La Misangère la regardait s’éloigner. Elle pensa la rappeler, fit un mouvement pour la suivre, puis elle s’arrêta, tremblante, bouleversée… Tout vacillait en elle ; sur son visage gris, la grise lumière du jour semblait frémir.

La pensée de justice assiégeait son âme, mais, en même temps, elle se représentait, avec une vivacité cruelle, le désarroi des siens si elle parlait…

Une minute peut-être elle balança : puis, lentement, elle se détourna et reprit le chemin de Chàteau-Gallé.

La Grande Hortense marchait d’une allure très lasse et se penchait en avant… Elle était, à présent une vieille femme dont les jeunes, bientôt, souriraient mais que personne ne plaindrait jamais beaucoup, à cause de sa réputation de dureté.

Arrivée au seuil de sa maison, elle s’arrêta et s’adossa au mur, près de la porte.
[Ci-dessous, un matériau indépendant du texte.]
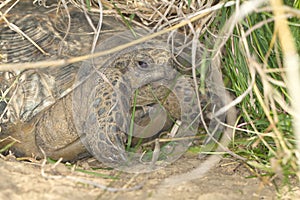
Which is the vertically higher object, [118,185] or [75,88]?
[75,88]

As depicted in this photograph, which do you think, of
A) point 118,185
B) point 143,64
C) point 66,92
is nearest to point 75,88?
point 66,92

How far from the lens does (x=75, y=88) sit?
9.21 ft

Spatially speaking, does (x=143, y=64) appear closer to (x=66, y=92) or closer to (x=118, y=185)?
(x=66, y=92)

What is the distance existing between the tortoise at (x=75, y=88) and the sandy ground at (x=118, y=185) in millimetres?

Ses regards flottèrent un moment dans le vague de l’air, puis ils firent le tour de l’étroit horizon, se posèrent sur les toits aigus du Paridier, sur les peupliers du Marais, suivirent jusqu’au ciel la montée d’une fumée blanche au-dessus du four des Ravisé.

Ses regards cherchaient les témoignages du bonheur des siens. Ce bonheur était l’œuvre maîtresse de sa volonté ; œuvre douloureuse dont il lui restait de profondes blessures. Elle songeait à Claude qui était mort en la maudissant, à ses enfants qui ne l’aimaient guère ; elle revoyait Francine partant seule sur le chemin d’aventure.

Elle comprit que toute joie était finie pour elle et qu’elle allait peut-être avoir de grands remords.

Du fond de son cœur elle y consentit. Son visage retrouva son habituelle sérénité.

Elle murmura, elle aussi :

— J’ai mon dû !

Puis, pour souffrir, elle entra dans sa maison froide où s’installait l’ombre du soir.

Par l’étroite fenêtre, se glissaient les derniers rayons du couchant ; ils illuminaient, au-dessus de la cheminée, la haute figure de l’officier défunt.

— La Misangère s’avança, comme attirée par cette clarté ; et il lui sembla que, vers elle, s’abaissaient doucement les yeux sévères.